Social impact: boost for employment

We also paid visits to the two neighbouring villages of Temboan and Rumbia, which gave us a good picture of the dynamics of the project and how it started. Initially, the local village chiefs thought Willie Smits was crazy. Why would a foreigner want to plant trees there? So the first reactions were of disbelief and mistrust. That is until they heard the well thought-out plans and felt the threat of other buyers from outside who wanted to use the land for their own profit. Then they put their trust in the Masarang Foundation – and rightly so!

The project not only ensures a more stable climate and the return of wildlife to the region, but also provides employment. This is very important to the neighbouring villages, where people have limited sources of income, apart from the proceeds from harvesting palm sugar, coconuts and spices, and from fishing.

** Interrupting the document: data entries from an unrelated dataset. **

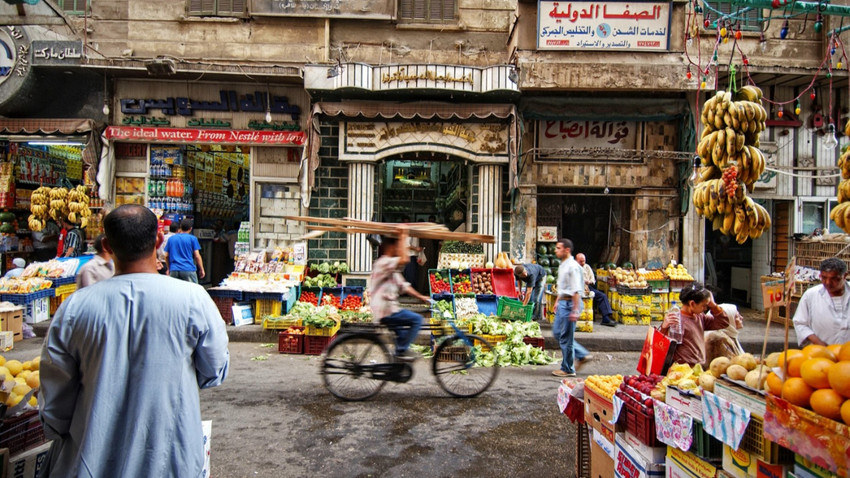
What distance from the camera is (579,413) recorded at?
411 cm

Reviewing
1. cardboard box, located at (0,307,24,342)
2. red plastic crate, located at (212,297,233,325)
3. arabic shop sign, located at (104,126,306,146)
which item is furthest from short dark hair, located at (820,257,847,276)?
cardboard box, located at (0,307,24,342)

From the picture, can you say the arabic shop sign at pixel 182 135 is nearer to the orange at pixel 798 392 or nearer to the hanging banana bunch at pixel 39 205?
the hanging banana bunch at pixel 39 205

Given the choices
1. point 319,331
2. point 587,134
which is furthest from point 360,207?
point 587,134

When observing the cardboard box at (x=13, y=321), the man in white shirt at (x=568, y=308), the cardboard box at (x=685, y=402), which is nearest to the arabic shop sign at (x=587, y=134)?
the man in white shirt at (x=568, y=308)

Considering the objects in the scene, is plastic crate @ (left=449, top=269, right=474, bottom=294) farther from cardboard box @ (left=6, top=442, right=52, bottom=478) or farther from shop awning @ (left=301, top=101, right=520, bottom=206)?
cardboard box @ (left=6, top=442, right=52, bottom=478)

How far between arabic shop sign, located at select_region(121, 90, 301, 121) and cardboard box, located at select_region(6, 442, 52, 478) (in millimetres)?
10029

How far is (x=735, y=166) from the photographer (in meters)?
4.11

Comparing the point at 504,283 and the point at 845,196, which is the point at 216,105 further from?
the point at 845,196

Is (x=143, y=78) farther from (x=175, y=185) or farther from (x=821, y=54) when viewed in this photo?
(x=821, y=54)

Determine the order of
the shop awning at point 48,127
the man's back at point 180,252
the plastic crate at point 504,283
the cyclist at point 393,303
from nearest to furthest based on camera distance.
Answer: the cyclist at point 393,303 < the man's back at point 180,252 < the plastic crate at point 504,283 < the shop awning at point 48,127

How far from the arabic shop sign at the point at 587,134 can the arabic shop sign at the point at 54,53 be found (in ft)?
34.7

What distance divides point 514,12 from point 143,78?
357 inches

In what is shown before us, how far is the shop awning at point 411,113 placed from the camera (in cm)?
1103

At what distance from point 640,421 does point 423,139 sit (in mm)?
8971
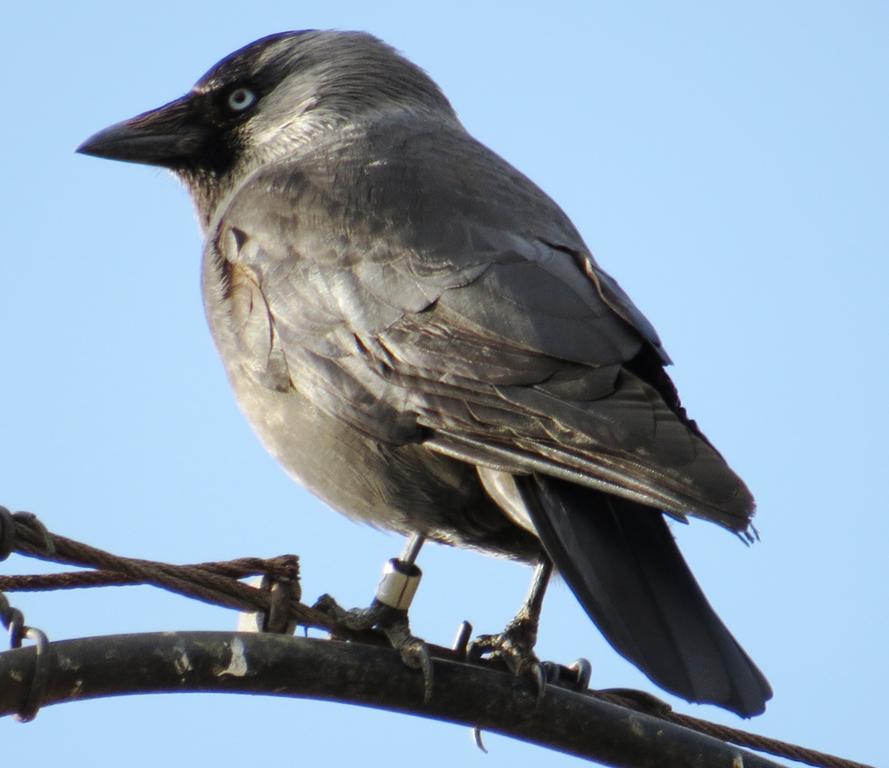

This work is done mainly by men, which means there are no opportunities for the women to earn money as well. The neighbouring villages are poor and prospects are limited, so people resort to stealing turtle eggs, for example. In our project, the women do get extra opportunities to come and work in the nursery and in the field. Incidentally, the nursery was looking wonderful, with no fewer than 50 species that will be planted out!

An involved community

There are many more plans to expand on employment opportunities. They include ecotourism and local projects, such as the larger-scale production of palm sugar, processing of coconut shells and processing of waste wood into biochar and other products. This long-term vision is important to the local community, because when the reforestation is complete in a few years’ time, it’s crucial that the neighbouring communities feel involved and can support themselves in the long term.

Impressive results

The local population is already pleased with the results and the plans for starting up ecotourism in the future. What improvements are they noticing already?

  • You can already feel the difference in temperature between the alang-alang grassland and the reforested area. The temperature in the forest is considerably lower.
  • There’s plenty of life again. Birds like the golden oriole are returning, and beautiful white butterflies are fluttering around – a sign that the forest is recovering. And bats and swallows are roosting in a cave that’s been cut out for them. The turtle population is increasing due to a turtle hatchery, where turtles brood eggs that have been found in nests on the beach. This increases their chance of survival and protects them against poachers.
  • The springs are giving more water again – even now, in the extremely dry season.
  • Finally, the impact is also noticeable at sea. Trees retain more water in the ground, meaning a reduction in the run-off of (polluted) water and sediments. Local fishermen have noticed a recovery in the coral reef off Temboan, and they are catching more fish again.
Willie Smits at the nursery in Temboan

An exemplary project

The visit showed us that the project has been extremely well thought-out. Everything is circular and connected. We can’t wait until the next planting season, when the rest of the trees will be planted. It will create a forest for the future, which will be beneficial to people, animals and nature itself.

We’ll also be investigating how we can use this planting method on a wider scale in reforesting alang-alang fields. And we’re seeing that the use of biochar, as long as it’s produced properly, can give a huge impulse to the growth of young trees. We’ll pass on this knowledge to other project partners wherever relevant.